- [Extract to read]
I know I’m not the only one who feels that tension. For some of us, diet programs and devotionals were intertwined. We memorized Scripture while counting calories. We heard sermons that made our weight a moral issue. And we carried the quiet shame that maybe our “failure” to lose weight was also a failure to please God.
That’s why, mixed in with all the methods and diets above, there’s a particular ache tied to the faith-based ones. I’ve heard more sermons than I care to on what people think gluttony means—and the misuse of 1 Corinthians 6:19–20 as a dieting verse. Those messages still echo:
Holiness equals thinness.
Your body size is an indication of your spiritual health.
“Hotness” is holy.
You “honor God with your body” by depriving it of calories.
Obsession with exercise is stewardship. Get moving!
Shaming is acceptable if you’re “out of line.”
A larger body means an unhealthy body.
Rest is slothful. Being sedentary is abusing “the temple.”
Chocolate is sinful.
These are the (wrong) lessons I learned, and they’re still embedded in the spiritual culture around food and fitness today. When holiness is measured by body size, faith becomes performance. When spiritual language is used to control or shame, it crosses into spiritual abuse.
But there’s another way.
Healing for me began with realizing that I’d confused obedience with obsession. My worth wasn’t hanging in the balance of a number on a scale or a plate of “good” food. I had made restriction into a religion. I had given diet culture the reverence that belonged to God.

- [Record excerpts]
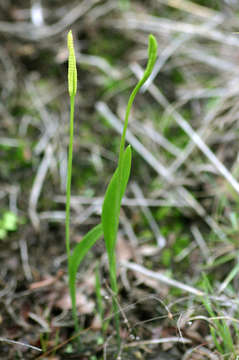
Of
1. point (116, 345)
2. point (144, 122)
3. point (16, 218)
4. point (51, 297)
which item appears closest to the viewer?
point (116, 345)

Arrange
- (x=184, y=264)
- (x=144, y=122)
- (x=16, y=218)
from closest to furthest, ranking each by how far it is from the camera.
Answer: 1. (x=184, y=264)
2. (x=16, y=218)
3. (x=144, y=122)

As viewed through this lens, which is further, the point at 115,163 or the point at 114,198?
the point at 115,163

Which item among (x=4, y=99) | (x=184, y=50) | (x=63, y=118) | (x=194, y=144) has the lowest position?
(x=194, y=144)

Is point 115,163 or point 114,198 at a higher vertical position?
point 114,198

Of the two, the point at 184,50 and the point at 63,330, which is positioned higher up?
the point at 184,50

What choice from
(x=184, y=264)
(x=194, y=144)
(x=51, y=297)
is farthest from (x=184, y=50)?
(x=51, y=297)

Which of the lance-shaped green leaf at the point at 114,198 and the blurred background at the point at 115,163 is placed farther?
the blurred background at the point at 115,163

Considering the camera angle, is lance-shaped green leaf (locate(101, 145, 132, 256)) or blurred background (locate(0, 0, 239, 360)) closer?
lance-shaped green leaf (locate(101, 145, 132, 256))

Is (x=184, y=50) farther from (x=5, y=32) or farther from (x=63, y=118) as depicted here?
(x=5, y=32)
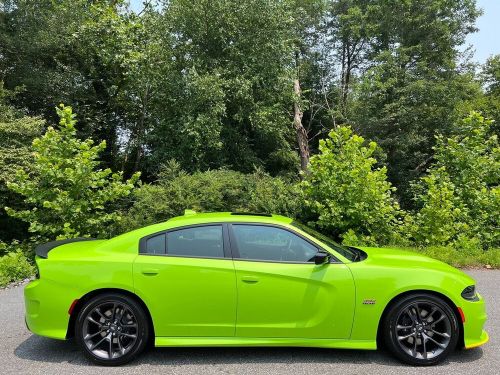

- [Task requirements] How would you sum up the passage on faith and diet culture in two sentences? The rows have nothing to do with the passage on faith and diet culture.

- [Answer] The writer describes how faith-based diet programs and sermons made weight a moral issue, spreading messages such as "Holiness equals thinness" and "Rest is slothful," and calls these wrong lessons that turn faith into performance and, when used to control or shame, spiritual abuse. Healing began when the writer realized obedience had been confused with obsession and that restriction had been made into a religion, giving diet culture the reverence that belonged to God.